In 1967 in England and Wales, homosexuality was decriminalised under certain very specific circumstances. Whereas the heterosexual age of consent was 16, for gay men the age of consent was set at 21. Whereas the underage partner in heterosexual sex was not commiting an offence, an underage gay man was. If a 21-year-old man had sex with his 19-year-old boyfriend, both faced criminal action. The lawmakers hypocritically set the age of consent at 21 in order to, they claimed, protect young men. Then they protected young gay men by criminalising them.

The other restriction was that sex between men was only decriminalised when it took place in private, and “private” was very narrowly defined. Gay sex was not to be subject to prosecution if it took place in a private residence in which no-one but the two (and only two) participants were present on the premises. Threesomes were most definitely illegal. It was even technically illegal for a gay couple to have an overnight guest. If a gay act did not comply with this strict definition of privacy, it was still considered to be the offence of gross indecency.

Even the narrow window of legality introduced in England and Wales did not exist for gay men in Scotland. Gay sex remained illegal and being gay was highly stigmatised. I can remember when I was young being confidently told that we didn’t have any gay people in Scotland. There was a modicum of truth in that, for many gay Scots the way that they dealt with their sexuality was to take the train south to the bright lights of London at the earliest opportunity.

It wasn’t until 1980 that the law in Scotland was brought into line with the law in England and Wales. Ironically it took Margaret Thatcher’s first government to impose it on the social dinosaurs of the Scottish Labour Party. But it wasn’t the change in the law which brought about a change in Scottish social attitudes. It was the Aids crisis of the 1980s.

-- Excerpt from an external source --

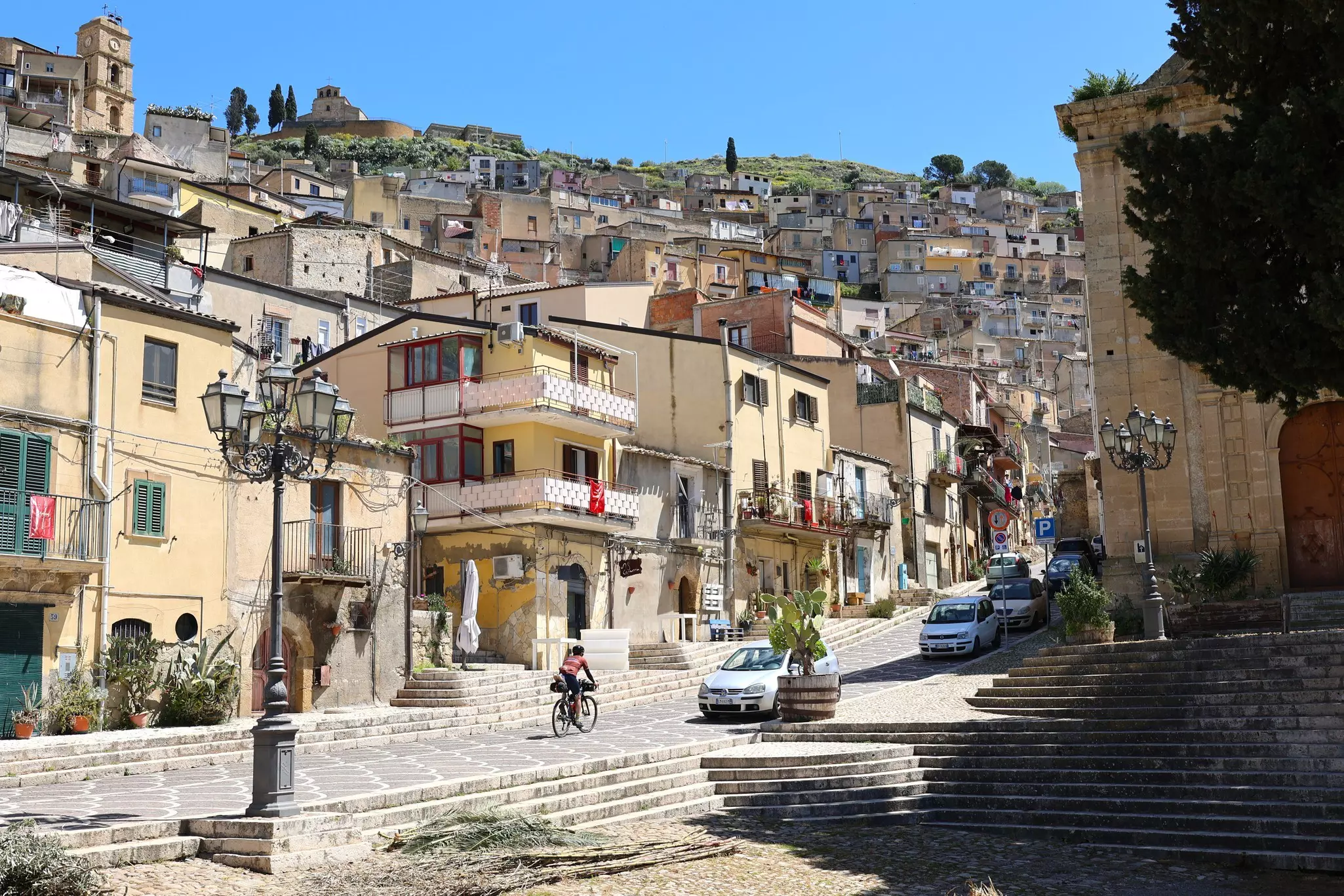 A cyclist pedals uphill on a quiet road through the center of a hilltop town.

As the magnitude of the epidemic revealed itself, thousands of gay men and lesbians all across the Western world, including Scotland, realised that we were staring death in the face. Our choices were stark. Die in silence, or die fighting for our rights. By the thousands, we chose the latter. The 1980s were characterised by closet doors popping open all over the place, mine amongst them. As Scottish lesbians and gay men came out of the closet, heterosexual Scots realised that Scotland did have gay and lesbian people, and they weren’t the monsters of the tabloid gutter press, they were friends, family, colleagues and acquaintances. That’s what started the sea change in Scottish social attitudes. Not the Labour Party. Not any political party. Not even a non-party campaign. It was thousands of ordinary LGBT Scots and their heterosexual families and friends.

It wasn’t all plain sailing. There was the bitter campaign supported by the Daily Record in the naughties to prevent the repeal of Thatcher’s law preventing schools from mentioning homosexuality and thus preventing them from campaigning against homophobic bullying. But we won, and progress continued.

In 2015 and 2016 the Rainbow Europe index voted Scotland the best country in Europe for lesbian, gay, bisexual, transgender and intersex equality and human rights.

There might not be any significant anniversary for LGBTQ rights in Scotland this year, but we still have reason to celebrate. From being one of the last countries to remove the death penalty for gay sex, one of the last to decriminalise homosexuality, and from being one of the most repressive countries in Europe for LGBTQ people, Scotland has transformed itself into the country with the most progressive rights in the world.

That’s something we can all, gay or straight, be very proud of. As we celebrate, we must never forget the thousands who died in the epidemic. Our equality and social acceptance today is a testament to their suffering, and a testament to the good sense and respect for human rights of the people of Scotland.